Exercise set:
1. In the text on telemedicine in rheumatology, how many U.S. patients did Doctor.com survey?
2. Reproduce the text on telemedicine in rheumatology word for word, from "In the first" up to and including "pandemic and beyond.".

In the first three months of the COVID-19 pandemic, half of the 1,800 U.S. patients surveyed by Doctor.com reported using telemedicine to access care.1 Rheumatology providers are using telemedicine to maintain patient care today, while looking at the future potential of telemedicine to address workforce shortages and improve patient access to care.
However, telemedicine does present unique requirements for care coordination and billing practices.2 The ACR has released a Telemedicine Position Statement to help rheumatologists operationalize telemedicine and sustain it as a viable business model in collaboration with regulatory rules and payer coding through the pandemic and beyond.
“The rapid expansion of telemedicine in rheumatology, largely brought about by changes to reimbursement and relaxed regulations during the COVID-19 pandemic, served as an impetus for rheumatologists and rheumatology health professionals to look more closely at the issues surrounding telemedicine,” notes Colin Edgerton, MD, FACP, RhMSUS, chair of the ACR’s Committee on Rheumatologic Care (CORC) and co-author of the statement. “There are clear benefits of telehealth and issues that need ongoing research. The ACR recognized these needs and responded with the position statement.”

Provided information:
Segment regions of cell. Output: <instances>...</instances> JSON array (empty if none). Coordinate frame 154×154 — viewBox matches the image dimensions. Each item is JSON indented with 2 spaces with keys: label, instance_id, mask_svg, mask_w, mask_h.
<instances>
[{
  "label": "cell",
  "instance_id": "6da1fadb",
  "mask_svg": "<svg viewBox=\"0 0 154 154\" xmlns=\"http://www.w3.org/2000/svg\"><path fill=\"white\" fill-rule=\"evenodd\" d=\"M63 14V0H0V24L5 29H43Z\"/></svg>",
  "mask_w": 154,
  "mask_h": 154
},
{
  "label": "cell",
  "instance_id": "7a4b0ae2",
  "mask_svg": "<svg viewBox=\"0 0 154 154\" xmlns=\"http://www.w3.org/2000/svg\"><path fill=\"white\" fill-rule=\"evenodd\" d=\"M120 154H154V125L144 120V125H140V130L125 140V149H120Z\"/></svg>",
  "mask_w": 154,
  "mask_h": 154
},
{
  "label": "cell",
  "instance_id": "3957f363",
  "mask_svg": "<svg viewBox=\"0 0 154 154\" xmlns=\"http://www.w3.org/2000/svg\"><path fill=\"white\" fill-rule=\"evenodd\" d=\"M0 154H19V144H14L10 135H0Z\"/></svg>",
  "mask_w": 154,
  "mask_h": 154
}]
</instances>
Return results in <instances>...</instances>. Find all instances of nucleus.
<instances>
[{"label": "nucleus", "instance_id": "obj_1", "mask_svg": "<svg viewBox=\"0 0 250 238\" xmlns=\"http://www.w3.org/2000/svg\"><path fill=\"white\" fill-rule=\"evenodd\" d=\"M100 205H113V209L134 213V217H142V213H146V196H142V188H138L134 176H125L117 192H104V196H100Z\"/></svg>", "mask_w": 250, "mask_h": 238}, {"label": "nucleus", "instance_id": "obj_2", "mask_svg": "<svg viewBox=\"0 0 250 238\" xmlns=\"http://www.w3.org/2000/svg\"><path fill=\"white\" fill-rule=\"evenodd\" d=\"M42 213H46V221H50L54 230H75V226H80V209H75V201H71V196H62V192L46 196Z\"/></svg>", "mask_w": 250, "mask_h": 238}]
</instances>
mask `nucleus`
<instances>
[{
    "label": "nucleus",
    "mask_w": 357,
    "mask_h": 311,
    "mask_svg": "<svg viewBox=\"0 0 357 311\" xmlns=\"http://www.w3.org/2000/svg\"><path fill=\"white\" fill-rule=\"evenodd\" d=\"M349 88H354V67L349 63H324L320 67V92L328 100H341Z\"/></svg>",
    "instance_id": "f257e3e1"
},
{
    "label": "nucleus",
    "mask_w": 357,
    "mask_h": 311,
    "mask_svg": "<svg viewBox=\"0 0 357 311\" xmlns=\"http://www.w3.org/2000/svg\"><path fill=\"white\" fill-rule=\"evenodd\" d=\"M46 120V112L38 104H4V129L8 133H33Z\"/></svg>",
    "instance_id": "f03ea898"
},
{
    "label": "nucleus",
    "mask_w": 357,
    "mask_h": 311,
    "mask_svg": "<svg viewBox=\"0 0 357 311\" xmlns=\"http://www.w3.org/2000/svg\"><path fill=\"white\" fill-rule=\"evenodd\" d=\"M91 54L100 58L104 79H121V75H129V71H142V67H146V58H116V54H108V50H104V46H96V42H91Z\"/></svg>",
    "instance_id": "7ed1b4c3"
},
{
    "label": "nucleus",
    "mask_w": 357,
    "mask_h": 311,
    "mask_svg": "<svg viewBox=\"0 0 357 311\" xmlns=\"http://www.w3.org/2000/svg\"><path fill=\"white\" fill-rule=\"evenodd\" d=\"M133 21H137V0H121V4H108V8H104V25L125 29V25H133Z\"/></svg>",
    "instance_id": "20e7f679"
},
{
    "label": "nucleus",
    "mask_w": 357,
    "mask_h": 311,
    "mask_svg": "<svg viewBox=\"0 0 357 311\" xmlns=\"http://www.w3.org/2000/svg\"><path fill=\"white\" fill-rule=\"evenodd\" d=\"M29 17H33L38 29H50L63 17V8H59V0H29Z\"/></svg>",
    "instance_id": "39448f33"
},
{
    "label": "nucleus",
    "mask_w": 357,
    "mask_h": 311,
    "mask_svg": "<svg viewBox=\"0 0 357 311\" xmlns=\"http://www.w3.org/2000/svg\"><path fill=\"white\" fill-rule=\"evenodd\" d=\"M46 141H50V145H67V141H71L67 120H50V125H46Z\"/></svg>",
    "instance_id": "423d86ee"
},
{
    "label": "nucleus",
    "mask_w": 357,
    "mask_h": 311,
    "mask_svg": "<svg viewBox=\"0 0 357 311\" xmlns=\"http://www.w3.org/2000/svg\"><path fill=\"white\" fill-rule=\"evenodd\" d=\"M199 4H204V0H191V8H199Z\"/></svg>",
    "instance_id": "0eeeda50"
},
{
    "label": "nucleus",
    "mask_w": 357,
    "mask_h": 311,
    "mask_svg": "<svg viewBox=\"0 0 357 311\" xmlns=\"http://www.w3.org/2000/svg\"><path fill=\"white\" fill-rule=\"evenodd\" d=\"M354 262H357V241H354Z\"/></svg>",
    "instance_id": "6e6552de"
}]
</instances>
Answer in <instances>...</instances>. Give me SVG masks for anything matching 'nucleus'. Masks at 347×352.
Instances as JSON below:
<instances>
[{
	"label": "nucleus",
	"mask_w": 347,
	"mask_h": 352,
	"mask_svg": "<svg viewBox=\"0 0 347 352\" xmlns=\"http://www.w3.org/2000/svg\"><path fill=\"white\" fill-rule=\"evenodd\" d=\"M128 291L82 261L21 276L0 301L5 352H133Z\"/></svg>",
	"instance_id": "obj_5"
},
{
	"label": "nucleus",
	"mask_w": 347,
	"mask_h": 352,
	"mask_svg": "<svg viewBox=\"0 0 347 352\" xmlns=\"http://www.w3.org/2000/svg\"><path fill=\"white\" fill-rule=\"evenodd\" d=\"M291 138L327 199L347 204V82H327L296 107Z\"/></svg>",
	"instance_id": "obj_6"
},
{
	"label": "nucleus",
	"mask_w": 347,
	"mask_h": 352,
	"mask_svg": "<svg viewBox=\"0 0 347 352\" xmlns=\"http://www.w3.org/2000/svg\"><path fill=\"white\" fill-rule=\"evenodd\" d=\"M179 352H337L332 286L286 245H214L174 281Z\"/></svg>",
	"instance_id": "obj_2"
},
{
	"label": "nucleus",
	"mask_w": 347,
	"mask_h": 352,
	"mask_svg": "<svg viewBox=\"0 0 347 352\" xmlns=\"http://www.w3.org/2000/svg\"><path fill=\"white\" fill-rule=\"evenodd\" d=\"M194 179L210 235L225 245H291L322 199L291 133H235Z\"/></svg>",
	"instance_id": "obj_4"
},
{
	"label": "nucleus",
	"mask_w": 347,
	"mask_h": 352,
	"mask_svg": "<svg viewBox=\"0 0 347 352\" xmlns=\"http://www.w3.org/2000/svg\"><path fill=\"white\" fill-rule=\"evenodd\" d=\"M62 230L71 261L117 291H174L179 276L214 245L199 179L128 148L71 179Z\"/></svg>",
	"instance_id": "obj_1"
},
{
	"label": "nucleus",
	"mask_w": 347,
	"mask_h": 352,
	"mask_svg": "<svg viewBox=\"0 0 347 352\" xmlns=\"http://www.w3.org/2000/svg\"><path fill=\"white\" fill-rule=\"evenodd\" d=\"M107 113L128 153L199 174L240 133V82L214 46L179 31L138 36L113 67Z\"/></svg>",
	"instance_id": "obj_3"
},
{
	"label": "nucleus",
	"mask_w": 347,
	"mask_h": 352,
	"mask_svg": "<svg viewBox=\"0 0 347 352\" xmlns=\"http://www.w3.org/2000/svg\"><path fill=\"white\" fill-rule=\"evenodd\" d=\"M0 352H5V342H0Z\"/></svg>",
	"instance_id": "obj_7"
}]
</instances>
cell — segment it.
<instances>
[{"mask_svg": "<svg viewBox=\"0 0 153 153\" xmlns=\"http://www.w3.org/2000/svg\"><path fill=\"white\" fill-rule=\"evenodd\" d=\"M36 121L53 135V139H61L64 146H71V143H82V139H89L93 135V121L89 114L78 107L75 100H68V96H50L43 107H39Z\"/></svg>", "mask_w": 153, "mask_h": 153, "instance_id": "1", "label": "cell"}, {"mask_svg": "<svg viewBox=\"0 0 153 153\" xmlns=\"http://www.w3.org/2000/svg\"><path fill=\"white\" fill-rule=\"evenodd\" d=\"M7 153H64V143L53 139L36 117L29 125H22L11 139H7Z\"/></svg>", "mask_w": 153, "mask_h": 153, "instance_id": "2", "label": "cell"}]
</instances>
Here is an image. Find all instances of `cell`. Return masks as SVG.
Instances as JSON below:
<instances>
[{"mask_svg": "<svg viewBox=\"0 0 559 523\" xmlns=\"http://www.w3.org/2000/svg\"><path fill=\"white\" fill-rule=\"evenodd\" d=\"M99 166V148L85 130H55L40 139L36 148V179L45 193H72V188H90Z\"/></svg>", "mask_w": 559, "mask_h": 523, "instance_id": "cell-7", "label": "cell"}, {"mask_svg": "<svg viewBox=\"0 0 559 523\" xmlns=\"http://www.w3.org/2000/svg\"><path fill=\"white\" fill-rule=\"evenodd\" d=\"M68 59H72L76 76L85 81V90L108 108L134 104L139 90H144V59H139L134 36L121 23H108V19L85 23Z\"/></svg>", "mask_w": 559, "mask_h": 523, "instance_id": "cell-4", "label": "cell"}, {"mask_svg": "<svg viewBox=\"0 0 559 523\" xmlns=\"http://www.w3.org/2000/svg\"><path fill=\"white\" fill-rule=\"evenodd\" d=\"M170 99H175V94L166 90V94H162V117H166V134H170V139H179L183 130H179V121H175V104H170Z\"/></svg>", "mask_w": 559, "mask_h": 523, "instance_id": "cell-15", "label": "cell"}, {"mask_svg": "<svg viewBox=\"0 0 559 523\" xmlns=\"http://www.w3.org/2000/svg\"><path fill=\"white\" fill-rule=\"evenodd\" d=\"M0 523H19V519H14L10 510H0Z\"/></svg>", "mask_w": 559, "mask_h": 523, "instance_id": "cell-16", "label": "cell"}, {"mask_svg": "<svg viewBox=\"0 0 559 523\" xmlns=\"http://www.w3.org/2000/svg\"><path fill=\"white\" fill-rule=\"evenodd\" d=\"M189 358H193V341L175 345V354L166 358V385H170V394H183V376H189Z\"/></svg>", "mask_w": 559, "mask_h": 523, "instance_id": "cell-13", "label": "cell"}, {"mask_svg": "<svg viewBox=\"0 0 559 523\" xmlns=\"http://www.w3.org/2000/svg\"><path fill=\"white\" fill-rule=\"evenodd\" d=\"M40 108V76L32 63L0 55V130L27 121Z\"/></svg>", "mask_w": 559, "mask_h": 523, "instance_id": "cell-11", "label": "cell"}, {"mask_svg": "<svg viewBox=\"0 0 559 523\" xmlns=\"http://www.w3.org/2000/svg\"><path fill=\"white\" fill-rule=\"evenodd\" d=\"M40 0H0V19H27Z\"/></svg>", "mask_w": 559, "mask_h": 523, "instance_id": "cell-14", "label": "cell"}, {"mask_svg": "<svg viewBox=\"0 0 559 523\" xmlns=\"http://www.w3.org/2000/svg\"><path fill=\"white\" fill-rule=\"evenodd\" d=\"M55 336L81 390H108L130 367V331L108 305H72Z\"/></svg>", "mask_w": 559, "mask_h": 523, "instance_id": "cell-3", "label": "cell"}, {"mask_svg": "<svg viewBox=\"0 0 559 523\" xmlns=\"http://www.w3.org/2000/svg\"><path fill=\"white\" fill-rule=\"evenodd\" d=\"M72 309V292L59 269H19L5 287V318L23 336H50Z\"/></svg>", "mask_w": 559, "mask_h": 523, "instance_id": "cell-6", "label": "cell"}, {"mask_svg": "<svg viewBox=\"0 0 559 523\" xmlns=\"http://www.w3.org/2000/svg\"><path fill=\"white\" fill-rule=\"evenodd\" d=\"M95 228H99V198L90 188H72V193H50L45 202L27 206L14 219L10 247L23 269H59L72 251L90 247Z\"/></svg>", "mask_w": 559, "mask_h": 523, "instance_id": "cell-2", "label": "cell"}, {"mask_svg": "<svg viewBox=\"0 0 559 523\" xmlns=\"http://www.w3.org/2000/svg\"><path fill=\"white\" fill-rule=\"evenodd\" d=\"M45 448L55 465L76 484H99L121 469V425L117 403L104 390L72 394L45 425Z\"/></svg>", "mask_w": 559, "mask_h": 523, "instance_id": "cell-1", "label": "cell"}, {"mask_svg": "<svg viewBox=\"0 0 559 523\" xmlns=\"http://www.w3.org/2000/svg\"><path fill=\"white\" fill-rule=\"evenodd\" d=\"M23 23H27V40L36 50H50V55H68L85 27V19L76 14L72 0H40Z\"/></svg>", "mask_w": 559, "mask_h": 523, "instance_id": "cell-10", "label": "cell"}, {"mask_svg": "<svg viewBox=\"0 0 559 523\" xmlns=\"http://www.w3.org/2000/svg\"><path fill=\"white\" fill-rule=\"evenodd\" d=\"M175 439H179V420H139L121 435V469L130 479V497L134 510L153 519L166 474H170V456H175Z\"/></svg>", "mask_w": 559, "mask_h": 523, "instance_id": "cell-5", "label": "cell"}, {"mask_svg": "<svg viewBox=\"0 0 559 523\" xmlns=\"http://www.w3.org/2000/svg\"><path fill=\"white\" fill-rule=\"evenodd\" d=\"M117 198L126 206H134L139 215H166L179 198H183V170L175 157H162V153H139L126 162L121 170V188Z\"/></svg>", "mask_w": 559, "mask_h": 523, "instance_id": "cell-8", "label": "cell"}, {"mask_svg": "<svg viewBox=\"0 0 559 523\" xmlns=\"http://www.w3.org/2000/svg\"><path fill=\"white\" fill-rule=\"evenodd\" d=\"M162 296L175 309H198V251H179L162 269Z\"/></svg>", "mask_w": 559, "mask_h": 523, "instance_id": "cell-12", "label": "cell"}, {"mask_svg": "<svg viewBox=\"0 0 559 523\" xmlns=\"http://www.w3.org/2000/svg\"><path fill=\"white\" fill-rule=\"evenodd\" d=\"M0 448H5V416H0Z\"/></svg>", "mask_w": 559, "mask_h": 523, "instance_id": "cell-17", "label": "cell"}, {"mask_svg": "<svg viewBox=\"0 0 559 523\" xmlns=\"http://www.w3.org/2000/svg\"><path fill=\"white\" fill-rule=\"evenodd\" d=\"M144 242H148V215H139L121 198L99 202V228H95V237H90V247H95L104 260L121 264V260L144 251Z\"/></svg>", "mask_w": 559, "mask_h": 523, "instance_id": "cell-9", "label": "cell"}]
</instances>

Responses in order:
1. 1,800

2.
In the first three months of the COVID-19 pandemic, half of the 1,800 U.S. patients surveyed by Doctor.com reported using telemedicine to access care.1 Rheumatology providers are using telemedicine to maintain patient care today, while looking at the future potential of telemedicine to address workforce shortages and improve patient access to care.
However, telemedicine does present unique requirements for care coordination and billing practices.2 The ACR has released a Telemedicine Position Statement to help rheumatologists operationalize telemedicine and sustain it as a viable business model in collaboration with regulatory rules and payer coding through the pandemic and beyond.